# Repairing Scrachted Disk



## RobA3 (Jun 14, 2007)

Hi can anyone advise me on how to clean/repair a scrachted game.
Thanks RobA3


----------



## catch the pigeo (May 17, 2008)

if you have a gamestation near you tgaey do it for 1 pound:thumb:


----------



## reign (Oct 6, 2008)

depends on how deep the scratches are. sometimes, just a simple coating of (get this) a mild liquid wax, or other filling will do the job, where as sometimes, you've got to get the whole plastic coating over it replaced, and that can run up to £15.00 a go. i know they sell the kits for this, but i would NOT recommend trying to do that yourself. you have to crack the plastic already on the cd, take out the silver in the middle (without touching or warping it, or leaving fingerprints) keep it completely flat, then add the new plastic coat over it, and seal it. (all of this hopefully without getting dust on it) pretty much, a guaranteed waste of money, and immediate stress/aggravation generator. 
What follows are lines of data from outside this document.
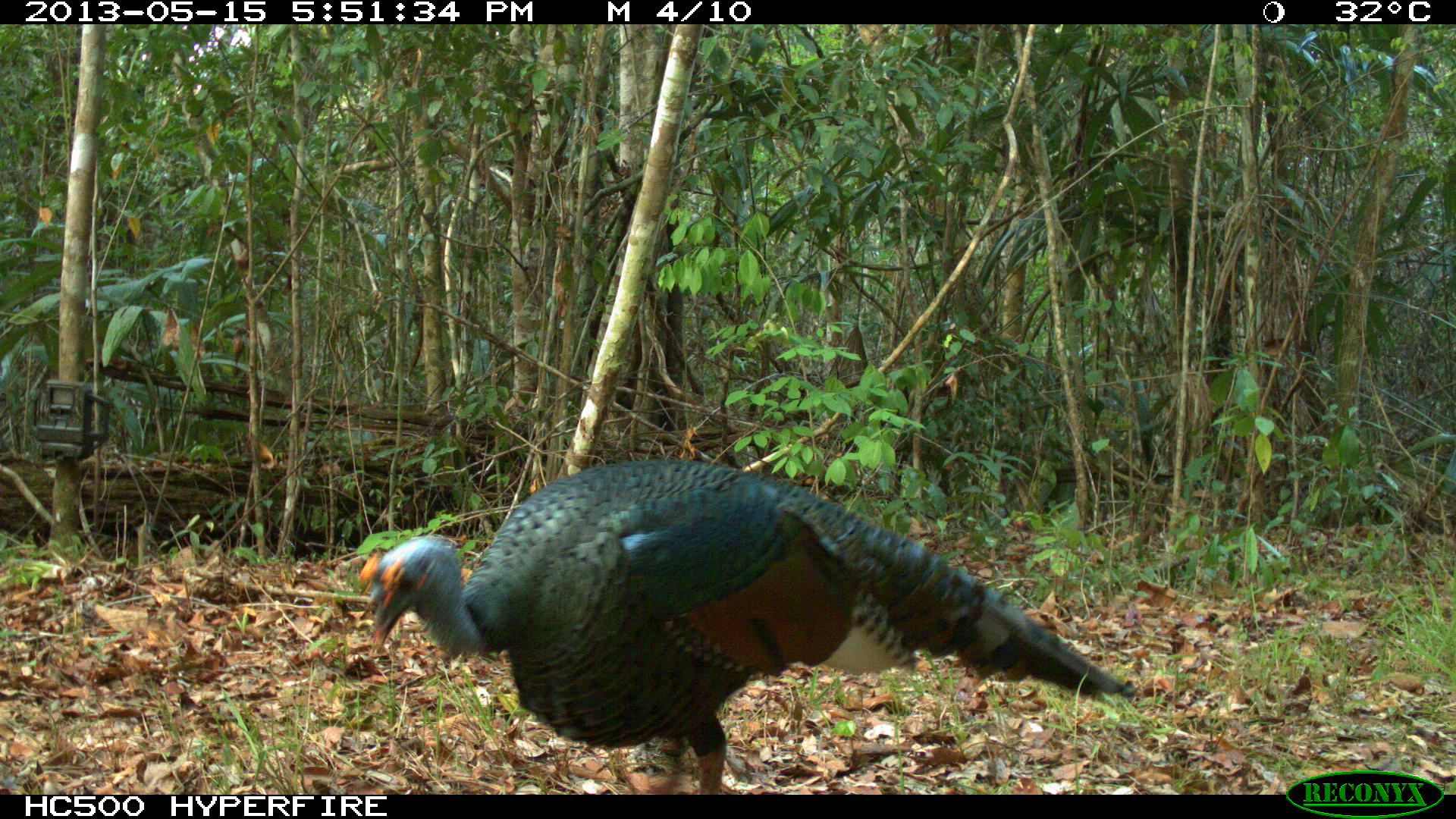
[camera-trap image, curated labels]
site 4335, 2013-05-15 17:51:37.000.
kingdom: Animalia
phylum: Chordata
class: Aves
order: Galliformes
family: Phasianidae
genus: Meleagris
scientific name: Meleagris ocellata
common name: ocellated turkey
Meleagris ocellata (ocellated turkey), count 1, sex male.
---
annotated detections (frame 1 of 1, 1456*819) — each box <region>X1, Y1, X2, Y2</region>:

ive heard that toothpaste is supposed to work, but again, that's just a filling, and tbh, the flouride will eat the coating over time, so i wouldnt recommend it. I've used clear nail varnish (applied QUITE thinly) before. A good polish should do the trick if the scratches arent too bad.


----------



## knoxvillain (Jan 3, 2009)

my xbox 360 put a nice scratch ring round my COD5 disk because I made the mistake of moving it while disk was spinning. Wouldn't load certain levels, couldn't load game onto hard disk.

Took disk out, a couple of applications of t-cut on the scratch, then applied a fine coat of wax, let it dry, buffed off. Good as new, no errors.


----------